Es sieht tatsächlich so aus, als ob ich der erste in diesem Jahr bin, der hier lacht. Das Lachen wirkt so deplaziert in dieser Umgebung. Nur ein Mädchen im Getränkekiosk beantwortet meine Munterkeit, ein schwaches Lächeln huscht über ihr helles Gesicht. Sie hat sicher einen Freund, an den sie denkt, vermute ich. Sonst würde sie bestimmt nicht so jugendlich lächeln.
(… laut Gesetz … das wären ja Zustände wie bei den Juden, wenn man zuließe, daß die schicksalsbestimmte Hab-acht-Mentalität der Nation durch ein heiteres Lächeln, durch herzhaftes Gelächter verpestet wird. Nein, der Führer verlangt ernsthafte Untertanen … laut Gesetz …)

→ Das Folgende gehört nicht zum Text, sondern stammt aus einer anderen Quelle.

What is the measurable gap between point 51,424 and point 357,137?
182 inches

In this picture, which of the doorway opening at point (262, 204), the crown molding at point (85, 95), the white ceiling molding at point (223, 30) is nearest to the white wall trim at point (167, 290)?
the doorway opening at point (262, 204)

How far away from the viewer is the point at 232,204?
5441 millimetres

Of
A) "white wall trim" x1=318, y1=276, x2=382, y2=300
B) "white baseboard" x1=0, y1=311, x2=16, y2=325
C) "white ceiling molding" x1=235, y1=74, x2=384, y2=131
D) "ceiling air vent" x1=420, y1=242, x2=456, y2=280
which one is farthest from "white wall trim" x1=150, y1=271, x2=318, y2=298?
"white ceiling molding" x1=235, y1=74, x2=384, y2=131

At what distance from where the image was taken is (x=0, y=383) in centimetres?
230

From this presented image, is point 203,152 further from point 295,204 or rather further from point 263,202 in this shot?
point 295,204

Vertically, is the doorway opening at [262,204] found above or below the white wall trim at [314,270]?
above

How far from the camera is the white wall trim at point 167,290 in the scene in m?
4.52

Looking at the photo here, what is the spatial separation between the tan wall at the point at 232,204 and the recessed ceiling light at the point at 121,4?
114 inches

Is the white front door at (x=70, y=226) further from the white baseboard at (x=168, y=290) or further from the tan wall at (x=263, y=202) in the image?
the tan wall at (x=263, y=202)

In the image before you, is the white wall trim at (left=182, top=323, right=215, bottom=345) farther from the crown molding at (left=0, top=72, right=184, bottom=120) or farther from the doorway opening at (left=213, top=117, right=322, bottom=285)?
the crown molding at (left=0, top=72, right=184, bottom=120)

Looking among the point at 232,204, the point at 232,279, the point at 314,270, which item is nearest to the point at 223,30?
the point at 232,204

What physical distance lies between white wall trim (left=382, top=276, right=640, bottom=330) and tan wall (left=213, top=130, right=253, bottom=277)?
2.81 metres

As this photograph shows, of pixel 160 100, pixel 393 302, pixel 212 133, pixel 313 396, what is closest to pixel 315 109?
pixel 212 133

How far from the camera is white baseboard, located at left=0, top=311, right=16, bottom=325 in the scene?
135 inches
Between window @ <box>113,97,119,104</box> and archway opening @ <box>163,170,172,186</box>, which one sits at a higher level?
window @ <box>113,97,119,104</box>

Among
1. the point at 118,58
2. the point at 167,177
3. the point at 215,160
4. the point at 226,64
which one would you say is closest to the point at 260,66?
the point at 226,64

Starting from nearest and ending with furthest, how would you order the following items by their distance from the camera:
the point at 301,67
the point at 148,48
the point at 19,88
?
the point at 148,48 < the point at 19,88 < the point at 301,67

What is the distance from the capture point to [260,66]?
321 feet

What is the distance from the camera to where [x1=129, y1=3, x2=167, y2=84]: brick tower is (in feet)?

Also, das Mädchen hat einen Freund, aber natürlich ist er in der SA oder in der HJ! Wie kann sie da lachen? Ist er vielleicht nicht in der SA? Irgendwo muß er doch organisiert sein, sonst würden Tränen aus ihren Augen leuchten und schwere Gedanken sich in ein gewisses Konzentrationslager schleppen. Nein, die Sache ist wohl die, daß ihr Verehrer auf der anderen Seite der Grenze wohnt. Ja, so muß es sein, auf der anderen Seite, nicht im schattigen Tal des Todes. Darum hat sie ihr jugendliches Lächeln noch nicht verloren.
„Bitte einsteigen!“
Es hört sich mehr nach einem gebrüllten Befehl an als nach einer freundlichen Aufforderung, und deshalb beeile ich mich, in mein Coupé zu kommen, sehe, daß meine Pralinenschachtel unberührt geblieben ist, und sende einen erleichterten Stoßseufzer zum Himmel. Und zusammen mit drei verhärmten alten Frauen setze ich meine Reise fort in die große Industriestadt X [Köln].